I just went back and reread my original post and I think it it's not clear. What I meant to say was the blade should be further left from the next guide mark closest to the zero kerf line. Or as you put it just to the right of that line. I should have said that to be more clear. I've used the spacers before on my other saw. But in this case all those would do wood offset the line even more. So what I meant to say was my blade is cutting about a quarter of an inch offset to the right of the kerf as opposed to right next to it. If you look at the one thumbnail that I included in the original post, I used that kerf line on the guide to run over the line that I had drawn on the wood and you can see where the blade actually cut. Sorry for the confusion.


----------



## Nealtw (Jun 22, 2017)

RetroJoe_1 said:


> I just went back and reread my original post and I think it it's not clear. What I meant to say was the blade should be further left from the next guide mark closest to the zero kerf line. Or as you put it just to the right of that line. I should have said that to be more clear. I've used the spacers before on my other saw. But in this case all those would do wood offset the line even more. So what I meant to say was my blade is cutting about a quarter of an inch offset to the right of the kerf as opposed to right next to it. If you look at the one thumbnail that I included in the original post, I used that kerf line on the guide to run over the line that I had drawn on the wood and you can see where the blade actually cut. Sorry for the confusion.

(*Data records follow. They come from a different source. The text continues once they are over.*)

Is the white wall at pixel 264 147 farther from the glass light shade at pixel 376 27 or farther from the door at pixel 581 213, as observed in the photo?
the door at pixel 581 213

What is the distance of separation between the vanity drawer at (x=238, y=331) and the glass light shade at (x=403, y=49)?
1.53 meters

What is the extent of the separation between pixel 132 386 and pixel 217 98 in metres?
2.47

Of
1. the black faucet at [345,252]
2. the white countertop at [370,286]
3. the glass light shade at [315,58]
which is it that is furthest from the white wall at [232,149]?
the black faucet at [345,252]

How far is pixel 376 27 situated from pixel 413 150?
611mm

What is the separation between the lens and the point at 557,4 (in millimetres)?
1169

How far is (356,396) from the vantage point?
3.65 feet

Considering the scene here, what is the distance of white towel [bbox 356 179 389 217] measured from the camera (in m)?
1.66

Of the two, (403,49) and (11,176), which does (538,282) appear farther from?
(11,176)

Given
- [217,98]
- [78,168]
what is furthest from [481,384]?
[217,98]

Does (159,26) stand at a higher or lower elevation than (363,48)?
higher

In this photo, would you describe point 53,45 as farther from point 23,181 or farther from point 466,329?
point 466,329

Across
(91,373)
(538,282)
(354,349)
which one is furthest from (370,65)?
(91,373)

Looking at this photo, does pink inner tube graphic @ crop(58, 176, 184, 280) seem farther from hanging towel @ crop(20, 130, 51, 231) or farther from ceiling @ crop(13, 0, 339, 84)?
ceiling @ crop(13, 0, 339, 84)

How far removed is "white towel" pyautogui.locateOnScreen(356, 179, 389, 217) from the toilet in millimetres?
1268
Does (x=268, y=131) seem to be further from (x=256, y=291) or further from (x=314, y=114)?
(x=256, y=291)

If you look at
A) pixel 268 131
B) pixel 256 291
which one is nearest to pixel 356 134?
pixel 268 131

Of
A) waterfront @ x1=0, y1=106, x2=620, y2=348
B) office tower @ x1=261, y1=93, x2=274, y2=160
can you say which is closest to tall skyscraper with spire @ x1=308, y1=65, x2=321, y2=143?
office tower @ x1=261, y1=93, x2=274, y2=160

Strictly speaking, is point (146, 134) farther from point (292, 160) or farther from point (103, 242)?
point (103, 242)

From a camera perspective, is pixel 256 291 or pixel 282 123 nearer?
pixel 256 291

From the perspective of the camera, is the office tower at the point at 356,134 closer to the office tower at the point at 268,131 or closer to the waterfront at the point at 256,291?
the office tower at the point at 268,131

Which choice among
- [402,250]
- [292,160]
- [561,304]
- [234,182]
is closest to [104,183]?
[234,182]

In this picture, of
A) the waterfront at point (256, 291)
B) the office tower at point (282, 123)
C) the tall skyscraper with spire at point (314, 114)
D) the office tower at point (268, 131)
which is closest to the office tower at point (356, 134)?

 Yeah, they have assembled the wrong table or the wrong arbor.
They probably have instructions written in broken English.


----------



## SeniorSitizen (Sep 10, 2012)

When you go back with yours take a straight edge along. It's common for Lowe's to have one on display so check it. If one isn't on display, rather than asking to open the box before purchase ask them to place one on display then you can examine it for blade alignment defects. If you purchase the same make or another brand check it before leaving the property being they ALL come from the same country of origin.


----------



## Nealtw (Jun 22, 2017)

Interesting video at this site.
https://www.workshopaddict.com/tools/dewalt-dcs570-20v-7-14-circular-saw-with-blade-brake-review/


----------



## ZTMAN (Feb 19, 2015)

Are you sure the blade is at ninety degrees. These new saws have so many adjustments it boggles my mind.


----------



## RetroJoe_1 (Nov 19, 2017)

ZTMAN said:


> Are you sure the blade is at ninety degrees. These new saws have so many adjustments it boggles my mind.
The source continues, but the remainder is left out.